== Compiti da svolgere ==
1. Estrai dal testo su Claudio Corallo il passo che va da "Perito agrario aveva" fino a "la seconda volta.", copiandolo senza alcuna modifica.
2. Rispondi in breve a queste domande sul testo su Claudio Corallo:
(a) In quale anno Corallo raggiunge l'Africa per la prima volta?
(b) In quale golfo si trovano le isole di São Tomé e Principe?
(c) Di quanti chili erano i classici sacchi di cacao che Corallo immaginava di esportare?

== Estratto del testo ==
######
Claudio Corallo, il rivoluzionario del cacao: circolare, sostenibile, sociale

Claudio Corallo è stato incoronato tra i migliori cioccolatieri al mondo. Ha scelto una produzione in una filiera corta, dalla materia prima al prodotto incartato tutto nella sua piantagione

«Il cioccolato? Non volevo nemmeno produrlo», dice Claudio Corallo, incoronato tra i migliori cioccolatieri al mondo. Dalla sua Firenze raggiunge l’Africa per la prima volta nel 1974 all’età di 23 anni e da allora non è più ripartito.

Perito agrario aveva scelto di coinvolgersi nella filiera del caffè prima come broker poi acquistando una piantagione nel cuore del Congo per oltre 20 anni. Di quel periodo racconta che «la foresta è stata una grande maestra che mi ha insegnato come un terreno si possa sviluppare nel tempo solo se è in perfetta armonia con l’ambiente che lo ospita, persone incluse». Ma la situazione politica del Paese lo costringe a emigrare, per la seconda volta.

Lo accolgono le isole di São Tomé e Principe, nel Golfo di Guinea, un paradiso naturale, che nasconde una piantagione abbandonata di piante di cacao dello stesso ceppo di quelle importate nel 1800 dai portoghesi. «Mi hanno attirato le cabosse di un colore dorato. Volevo fare un cacao straordinario al pari della qualità del caffè che curavo prima. Nel mio immaginario c’erano i sacchi di cacao da esportare, i classici sacchi da 60 chili». Ma il suo destino aveva in mente altro. Per la sua formazione, pone molta attenzione alla materia prima. Alle prove nei campi seguono le prove in laboratorio, che Corallo aveva deciso sin da subito di creare.

«Assaggiavo il cacao e non mi piaceva, era amaro, ma ero sicuro che quel gusto derivasse non dalla natura, ma dai difetti di produzione, stoccaggio, trasformazione. Quindi ho cercato di osservare e di capire non come togliere l’amaro, ma come evitare l’insorgere dei difetti». Corallo reintroduce alberi da ombra che erano stati tagliati negli anni per la qualità del loro legname. Un’accurata potatura e un lavoro di pulizia anche delle piante permettono al vento di arieggiare la piantagione riducendo l’incidenza di muffe. «E piano piano mentre cercavo di capire come rispettare il prodotto della natura, che per me era totalmente nuovo, è nata questa cioccolata. Abbiamo ottenuto un frutto saporito, pulito, gradevole, pieno di profumi. Nella trasformazione ho capito che dovevo lavorarlo il meno possibile per non rovinarlo».
######
== Righe di dati ==
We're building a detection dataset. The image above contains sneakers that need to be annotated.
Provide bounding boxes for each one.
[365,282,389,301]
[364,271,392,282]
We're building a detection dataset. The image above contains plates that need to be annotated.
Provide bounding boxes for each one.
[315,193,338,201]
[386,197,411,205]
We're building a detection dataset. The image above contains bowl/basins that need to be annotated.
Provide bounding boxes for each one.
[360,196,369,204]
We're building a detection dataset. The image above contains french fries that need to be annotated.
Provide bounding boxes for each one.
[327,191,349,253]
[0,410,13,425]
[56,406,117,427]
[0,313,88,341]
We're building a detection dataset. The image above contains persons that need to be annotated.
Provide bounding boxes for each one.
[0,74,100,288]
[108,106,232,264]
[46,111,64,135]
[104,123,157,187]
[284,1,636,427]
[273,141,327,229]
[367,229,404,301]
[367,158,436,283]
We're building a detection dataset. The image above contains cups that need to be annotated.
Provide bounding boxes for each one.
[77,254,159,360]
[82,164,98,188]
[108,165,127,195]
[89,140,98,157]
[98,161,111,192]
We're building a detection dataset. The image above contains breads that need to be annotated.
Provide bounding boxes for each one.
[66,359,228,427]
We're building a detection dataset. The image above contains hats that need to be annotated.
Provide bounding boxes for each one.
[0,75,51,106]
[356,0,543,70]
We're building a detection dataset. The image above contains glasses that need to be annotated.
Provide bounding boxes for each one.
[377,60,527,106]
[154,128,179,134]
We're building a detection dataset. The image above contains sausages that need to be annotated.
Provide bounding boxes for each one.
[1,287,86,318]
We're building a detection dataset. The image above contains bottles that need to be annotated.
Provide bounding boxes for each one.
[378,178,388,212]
######
== Risposte ai compiti ==
1.
Perito agrario aveva scelto di coinvolgersi nella filiera del caffè prima come broker poi acquistando una piantagione nel cuore del Congo per oltre 20 anni. Di quel periodo racconta che «la foresta è stata una grande maestra che mi ha insegnato come un terreno si possa sviluppare nel tempo solo se è in perfetta armonia con l’ambiente che lo ospita, persone incluse». Ma la situazione politica del Paese lo costringe a emigrare, per la seconda volta.

2.
(a) Nel 1974.
(b) Nel Golfo di Guinea.
(c) Di 60 chili.